**Your goal**
Reproduce the material word for word, from the line containing "At what distance" through the end of the material, both ends included. Omit the pictures.

## begin Excerpted records

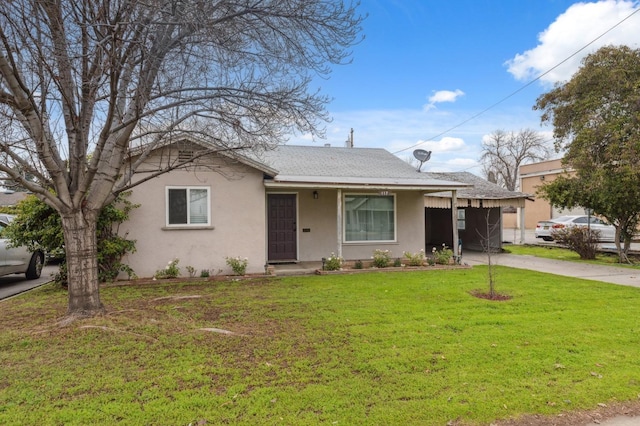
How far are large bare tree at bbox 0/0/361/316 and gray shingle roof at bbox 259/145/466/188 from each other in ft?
12.8

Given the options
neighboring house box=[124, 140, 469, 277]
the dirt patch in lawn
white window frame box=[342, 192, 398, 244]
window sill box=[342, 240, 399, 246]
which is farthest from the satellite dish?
the dirt patch in lawn

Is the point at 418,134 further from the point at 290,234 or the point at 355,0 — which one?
the point at 355,0

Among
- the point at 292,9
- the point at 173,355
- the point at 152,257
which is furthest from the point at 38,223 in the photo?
the point at 292,9

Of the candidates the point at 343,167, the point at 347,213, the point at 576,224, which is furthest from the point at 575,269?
the point at 576,224

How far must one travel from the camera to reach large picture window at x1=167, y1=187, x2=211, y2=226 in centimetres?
941

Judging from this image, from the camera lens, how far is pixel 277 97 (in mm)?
6133

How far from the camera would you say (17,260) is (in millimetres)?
9203

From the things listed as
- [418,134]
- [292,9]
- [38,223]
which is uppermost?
[418,134]

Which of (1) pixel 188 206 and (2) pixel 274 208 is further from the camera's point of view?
(2) pixel 274 208

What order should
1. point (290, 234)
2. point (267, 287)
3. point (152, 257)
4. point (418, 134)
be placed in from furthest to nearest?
point (418, 134), point (290, 234), point (152, 257), point (267, 287)

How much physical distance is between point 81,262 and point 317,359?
3.73 metres

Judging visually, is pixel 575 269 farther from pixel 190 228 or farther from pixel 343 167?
pixel 190 228

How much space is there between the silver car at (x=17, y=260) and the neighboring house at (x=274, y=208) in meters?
2.64

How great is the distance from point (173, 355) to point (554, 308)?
5.82m
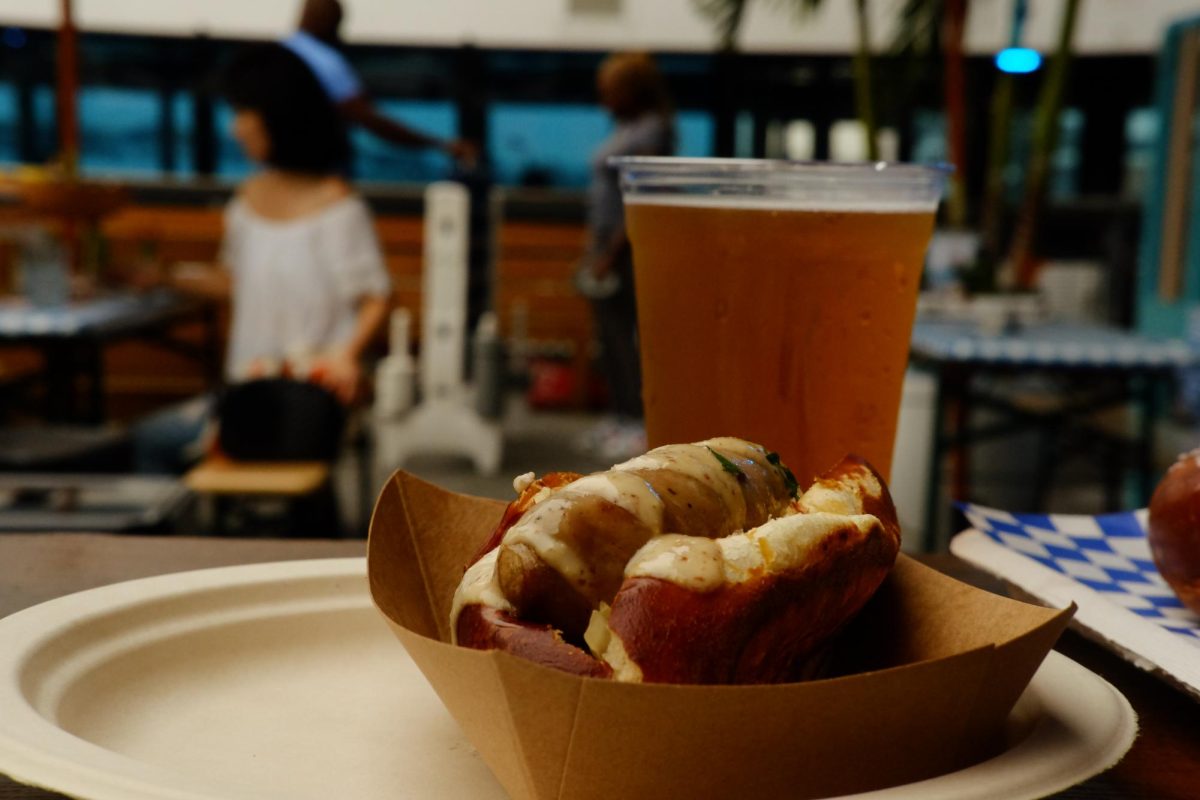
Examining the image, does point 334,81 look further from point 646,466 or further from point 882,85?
point 646,466

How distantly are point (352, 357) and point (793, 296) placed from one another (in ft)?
9.54

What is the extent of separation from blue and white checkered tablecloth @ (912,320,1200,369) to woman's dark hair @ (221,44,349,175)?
6.03 feet

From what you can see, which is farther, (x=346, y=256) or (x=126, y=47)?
(x=126, y=47)

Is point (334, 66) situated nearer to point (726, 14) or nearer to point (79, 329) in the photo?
point (79, 329)

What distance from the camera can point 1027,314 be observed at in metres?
3.98

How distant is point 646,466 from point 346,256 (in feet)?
11.0

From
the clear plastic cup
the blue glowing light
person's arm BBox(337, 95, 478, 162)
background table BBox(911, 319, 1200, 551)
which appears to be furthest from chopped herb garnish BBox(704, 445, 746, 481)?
the blue glowing light

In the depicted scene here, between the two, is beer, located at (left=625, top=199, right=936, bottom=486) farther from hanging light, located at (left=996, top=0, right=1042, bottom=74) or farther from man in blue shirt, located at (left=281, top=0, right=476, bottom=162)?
hanging light, located at (left=996, top=0, right=1042, bottom=74)

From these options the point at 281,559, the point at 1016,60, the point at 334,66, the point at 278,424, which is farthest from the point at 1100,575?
the point at 1016,60

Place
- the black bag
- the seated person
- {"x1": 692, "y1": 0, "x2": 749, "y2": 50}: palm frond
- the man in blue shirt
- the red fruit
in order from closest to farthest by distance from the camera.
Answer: the red fruit
the black bag
the seated person
the man in blue shirt
{"x1": 692, "y1": 0, "x2": 749, "y2": 50}: palm frond

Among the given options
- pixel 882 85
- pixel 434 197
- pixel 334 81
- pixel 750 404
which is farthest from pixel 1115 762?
pixel 882 85

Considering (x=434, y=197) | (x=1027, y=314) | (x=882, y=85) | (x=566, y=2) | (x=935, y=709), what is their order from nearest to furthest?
(x=935, y=709) < (x=1027, y=314) < (x=434, y=197) < (x=882, y=85) < (x=566, y=2)

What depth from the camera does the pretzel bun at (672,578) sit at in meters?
0.42

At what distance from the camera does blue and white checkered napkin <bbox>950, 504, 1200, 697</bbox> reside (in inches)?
22.9
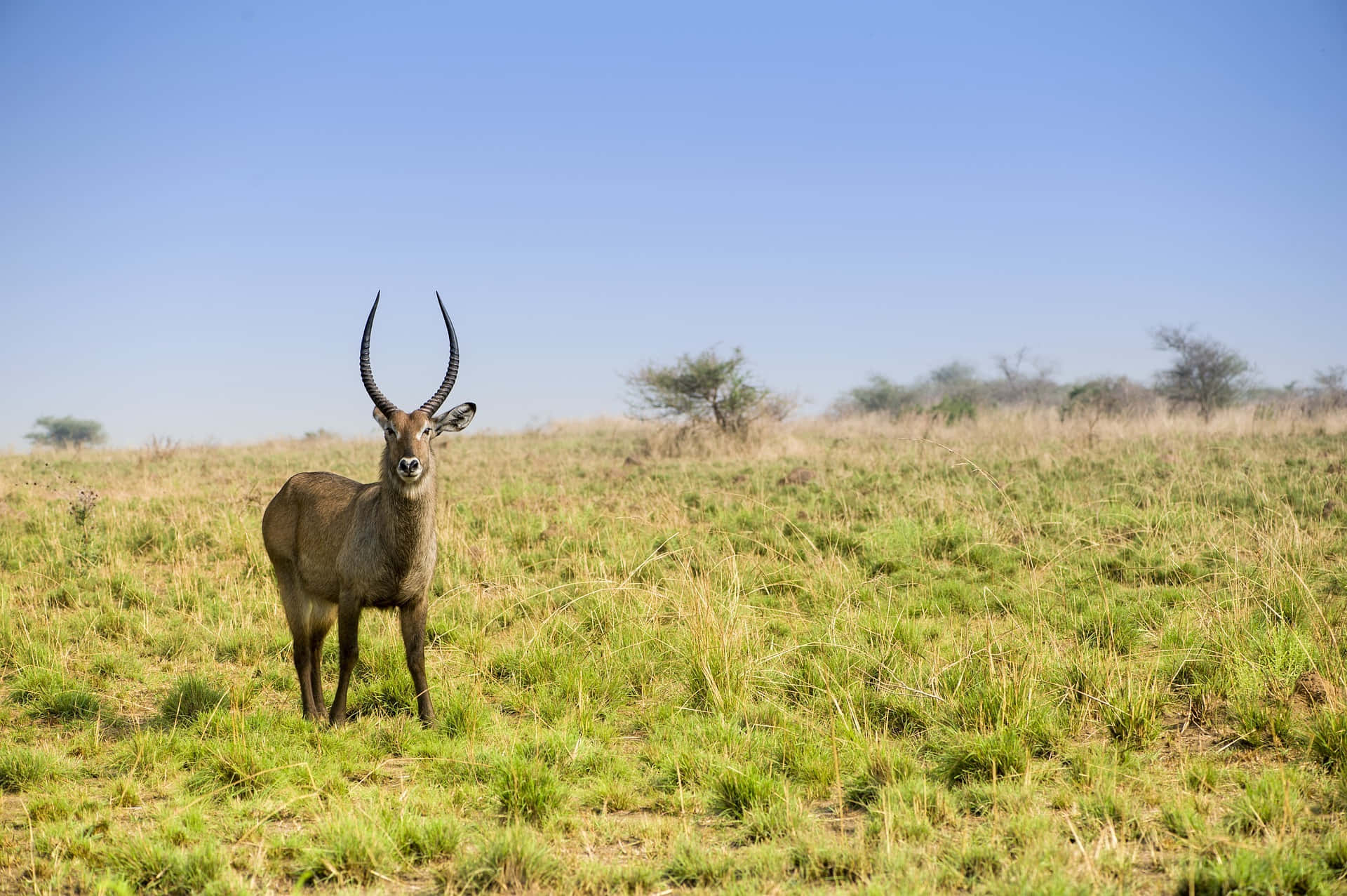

## end Excerpted records

**Correct result**
At what distance from the camera does blue and white checkered napkin <bbox>950, 504, 1200, 697</bbox> reside (in inches)?
22.9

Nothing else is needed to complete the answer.